Wednesday, December 19, 2007

Red Hot Chili Peppers - music of CIA torture

Regarding the torture videotapes the CIA conveniently destroyed, From Newsweek:

"The videotapes, made in 2002, showed the questioning of two high-level Qaeda detainees, including logistics chief Abu Zubaydah, whose interrogation at a secret cell in Thailand sparked an internal battle within the U.S. intelligence community after FBI agents angrily protested the aggressive methods that were used. In addition to waterboarding, Zubaydah was subjected to sleep deprivation and bombarded with blaring rock music by the Red Hot Chili Peppers. One agent was so offended he threatened to arrest the CIA interrogators, according to two former government officials directly familiar with the dispute."

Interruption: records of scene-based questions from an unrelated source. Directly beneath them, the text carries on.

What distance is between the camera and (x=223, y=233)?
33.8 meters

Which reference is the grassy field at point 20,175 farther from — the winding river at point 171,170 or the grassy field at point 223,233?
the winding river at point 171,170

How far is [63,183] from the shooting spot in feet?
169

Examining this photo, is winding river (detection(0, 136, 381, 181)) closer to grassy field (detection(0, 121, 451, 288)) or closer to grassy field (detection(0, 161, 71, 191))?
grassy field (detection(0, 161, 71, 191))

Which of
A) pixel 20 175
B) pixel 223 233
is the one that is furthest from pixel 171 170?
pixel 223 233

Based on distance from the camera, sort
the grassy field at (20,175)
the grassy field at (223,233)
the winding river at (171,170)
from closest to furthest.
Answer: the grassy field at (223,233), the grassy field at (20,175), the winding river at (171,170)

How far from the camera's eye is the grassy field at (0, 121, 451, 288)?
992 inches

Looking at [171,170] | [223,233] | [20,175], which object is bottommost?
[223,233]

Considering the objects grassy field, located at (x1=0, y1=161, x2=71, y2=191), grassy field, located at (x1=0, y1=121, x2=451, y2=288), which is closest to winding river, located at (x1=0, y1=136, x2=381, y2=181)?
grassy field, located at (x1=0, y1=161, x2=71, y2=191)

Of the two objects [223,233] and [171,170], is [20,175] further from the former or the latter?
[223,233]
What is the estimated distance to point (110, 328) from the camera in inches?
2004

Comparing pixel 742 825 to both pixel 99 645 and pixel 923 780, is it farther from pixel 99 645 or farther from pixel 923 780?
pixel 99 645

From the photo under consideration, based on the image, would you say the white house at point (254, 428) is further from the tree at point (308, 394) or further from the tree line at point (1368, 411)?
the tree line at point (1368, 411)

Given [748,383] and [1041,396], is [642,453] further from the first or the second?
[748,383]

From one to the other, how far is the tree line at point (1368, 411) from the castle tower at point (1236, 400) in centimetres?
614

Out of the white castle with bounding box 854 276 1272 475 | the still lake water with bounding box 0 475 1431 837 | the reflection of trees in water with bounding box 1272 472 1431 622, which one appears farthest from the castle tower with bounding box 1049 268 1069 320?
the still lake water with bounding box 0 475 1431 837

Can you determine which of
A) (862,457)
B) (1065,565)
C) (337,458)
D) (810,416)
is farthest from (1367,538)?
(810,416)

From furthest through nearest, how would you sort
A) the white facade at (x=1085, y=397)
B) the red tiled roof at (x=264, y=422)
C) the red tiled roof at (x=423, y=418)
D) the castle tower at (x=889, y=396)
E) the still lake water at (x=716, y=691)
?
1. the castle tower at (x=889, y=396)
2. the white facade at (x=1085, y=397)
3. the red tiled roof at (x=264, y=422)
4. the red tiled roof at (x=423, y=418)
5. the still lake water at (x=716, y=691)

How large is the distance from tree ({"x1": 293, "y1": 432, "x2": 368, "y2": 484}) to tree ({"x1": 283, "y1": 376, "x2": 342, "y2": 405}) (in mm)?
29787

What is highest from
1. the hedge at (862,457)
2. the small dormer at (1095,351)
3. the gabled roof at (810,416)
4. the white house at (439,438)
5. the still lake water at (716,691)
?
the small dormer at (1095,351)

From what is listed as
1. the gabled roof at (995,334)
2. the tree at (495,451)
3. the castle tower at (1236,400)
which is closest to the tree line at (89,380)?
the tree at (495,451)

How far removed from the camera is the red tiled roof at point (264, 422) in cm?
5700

The CIA used Red Hot Chili Peppers' music in their torture process. Does the CIA have a taste for the Chili Peppers or is this just "mainstream music" that happened to find its way into the CD deck? This also got me thinking what the Chili Peppers thought about this practice. Then I found this video, "Torture Me", from their 2006 album (voted 2nd best of 2006 by Rolling Stone) Stadium Arcadium:

The lyrics, viewable here, are eerily indiscernible. "The will of God is standing still - Brazilian children get their fill" means what exactly? "Because I'm happy to be sad - I want it all I want it bad". I'm not sure what this means either. I'm also unclear about what attracts the interrogators to the Red Hot Chili Peppers. The Stadium Arcadium won the Grammy for Best Rock Album of 2007. So the torture song was written long after the CIA began using RHCP for torture.

Now I'm not a Chili Peppers fan, so it's not clear to me what the song is supposed to be about. But since the Chili Peppers are now a part of - culturally - the War on Terror it would be ncie to see what the Chili Peppers think about torture, imperialism, and the U.S. But their contract with Time Warner, the largest media conglomerate in the world, most likely doesn't allow them to become overtly political. (Didn't you know your level of political engagement is decided by your employer?)

In the unlikely event that the CIA pays Time Warner royalties for using their music for official CIA operations, as Fortune Magazine noted, it might be enough to cover the cost of a rebellion in tastes and preferences if one takes place like it did with the Dixie Chicks.

1 comment:

Jeff said...

Forcing one to listen to the RHCPers for hours on end would make anybody talk!